Die Linken fühlen sich vom Gewerbeverband abgewatscht, weil dieser ausschliesslich bürgerliche Politiker*innen zur Gesamterneuerungswahl empfiehlt. Gibt es Alternativen für linke Gewerbler*innen?
Der Gewerbeverband Basel empfiehlt 64 Kandidierende aus den bürgerlichen Parteien für die Gesamterneuerungswahlen im Oktober. Aus der SP, den Grünen oder der Basta wird kein*e Gewerbler*in empfohlen. Daraufhin stellte Bajour die Frage des Tages «Können erfolgreiche Gewerbler*innen links sein?». Die Meinung unserer Leser*innen ist eindeutig: Von mehr als 700 Abstimmenden haben 87 Prozent mit Ja gestimmt.

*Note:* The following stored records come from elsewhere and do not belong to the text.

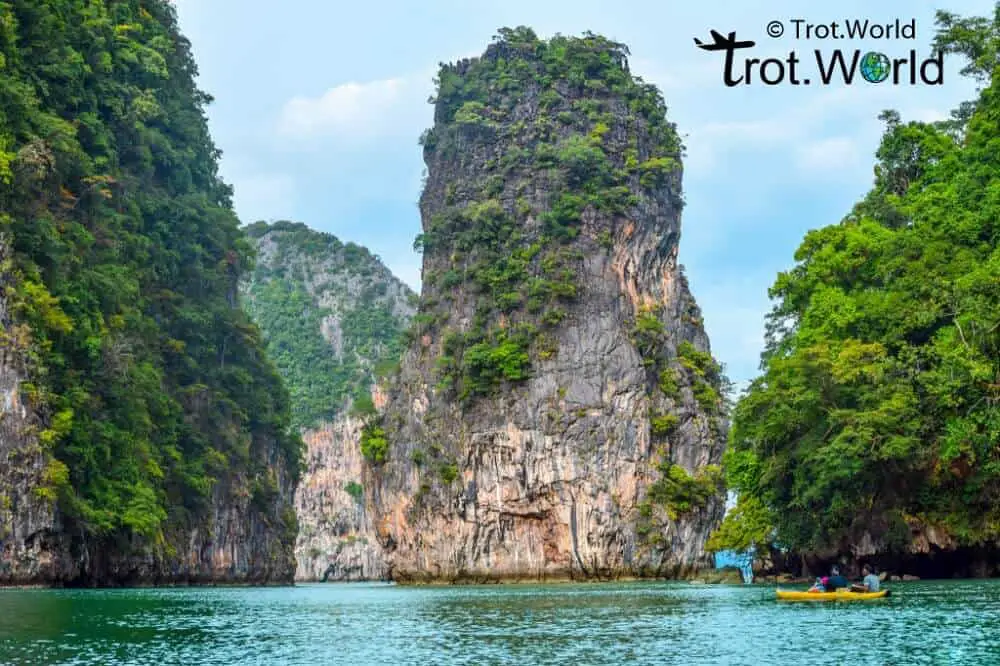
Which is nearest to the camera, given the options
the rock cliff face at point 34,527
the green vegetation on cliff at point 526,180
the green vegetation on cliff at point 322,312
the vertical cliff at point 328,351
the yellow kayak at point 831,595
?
the yellow kayak at point 831,595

Am Montag präsentierte der Gewerbeverband Basel-Stadt seine Empfehlungen für die Grossratswahlen im Oktober. Von den 64 empfohlenen Kandidat*innen politisiert niemand bei der SP, den Grünen oder der Basta, sondern ausschliesslich bei bürgerlichen Parteien. Wir haben daher in der Frage des Tages gefragt, ob erfolgreiche Gewerbler*innen links sein können?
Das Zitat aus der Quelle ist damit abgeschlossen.